Esiste una legge non scritta che governa i mesi estivi negli uffici italiani: più sale il termometro, più scende la soglia di attenzione verso l’immagine che si proietta. È quasi matematico. Sopra i 30 gradi spariscono le giacche. Sopra i 33 compaiono i sandali. A luglio inoltrato, in certi contesti, sembra di essere entrati per sbaglio in un beach club, manca solo il mojito sul tavolo delle riunioni.
Non è un giudizio. È una dinamica osservabile.
Il codice visivo professionale funziona come un sistema di segnali. Quando quel sistema si allenta, cambiano anche le aspettative reciproche spesso senza che nessuno se ne renda conto consapevolmente. Le riunioni diventano un po’ più vaghe, le decisioni slittano, certi accordi rimangono sospesi con una scrollata di spalle e un “ne riparliamo a settembre”. Il tono si ammorbidisce: a volte è genuinamente piacevole, a volte a pensarci bene, si rivela piuttosto costoso.
Chi ha più da perdere?
Chi lavora in ambienti strutturati (multinazionali, banche, istituzioni)spesso ha una rete di contenimento: procedure, ruoli definiti, gerarchie che reggono anche quando tutti sono in maniche di camicia. Il contesto fa buona parte del lavoro al posto loro.

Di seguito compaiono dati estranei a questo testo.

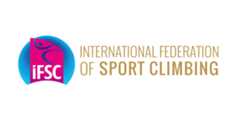 ifsc-calendar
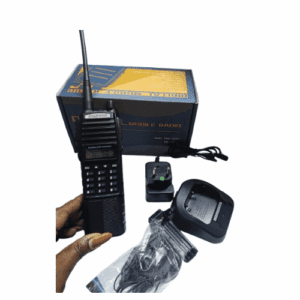 Walkie Talkie UV 82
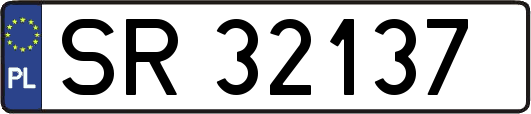 SR32137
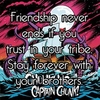 Chunk! No, Captain Chunk! - In Friends We Trust Ringtone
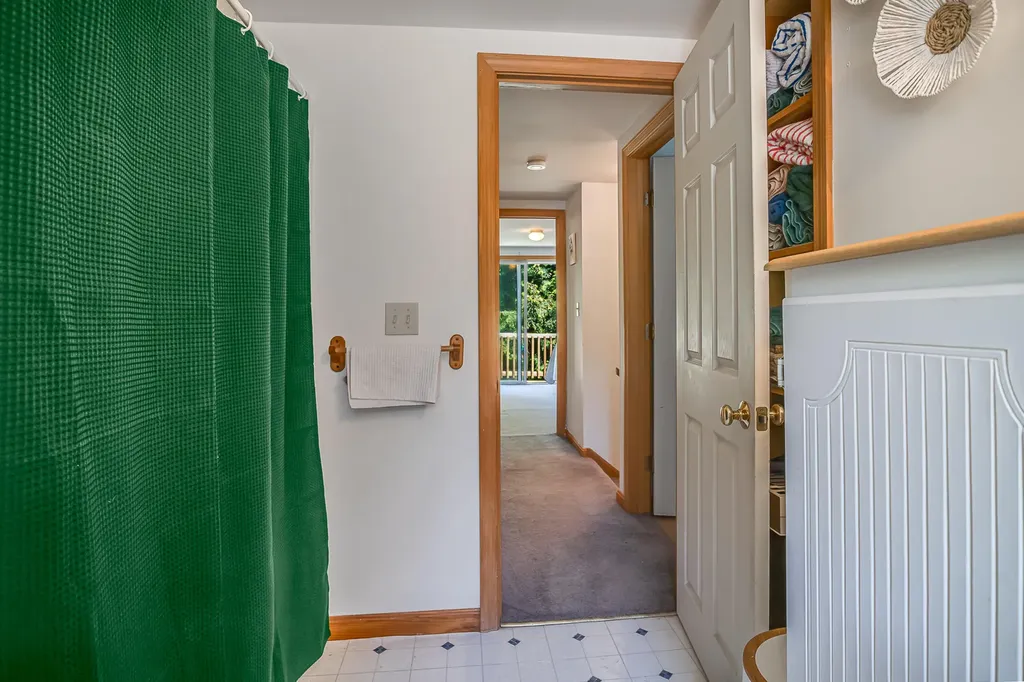 43 Pleasant Street North Berwick ME 03906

Per un imprenditore, un professionista autonomo, un manager che costruisce sulla reputazione personale, la storia è diversa. L’immagine che proietta non è un dettaglio accessorio: è parte integrante di come viene percepito, valutato, scelto. È, a tutti gli effetti, uno strumento di lavoro. E gli strumenti, se non vengono curati, arrugginiscono in fretta.
C’è anche un secondo livello, meno ovvio: non si tratta solo di come ci vedono gli altri. L’abbigliamento influenza la postura mentale, non solo quella fisica. Chi ha lavorato a lungo in pigiama da casa probabilmente non ha bisogno di citazioni accademiche per capire questo concetto… .
Vestirsi bene d’estate è, in realtà, più difficile che vestirsi bene d’inverno.
Richiede attenzione ai materiali, ai colori, alle proporzioni. Richiede una consapevolezza chiara di cosa funziona su di sé, anche quando il guardaroba stagionale offre meno appigli. Chi ci riesce si nota, non perché stia seguendo un codice rigido, ma perché ha chiarezza su chi è e su come vuole essere percepito. In tutte le stagioni.
Quella chiarezza non è sempre istintiva. A volte si costruisce. A volte richiede uno sguardo esterno per vederla o per accorgersi che manca.
La domanda da farsi non è “posso permettermi di essere meno formale d’estate?” È un’altra: la mia immagine professionale sta lavorando per me, anche quando la temperatura non aiuta?
Se la risposta è un “sì” convinto, ottimo. Se è un “probabilmente sì” o un “ci devo pensare” allora forse vale la pena non aspettare settembre.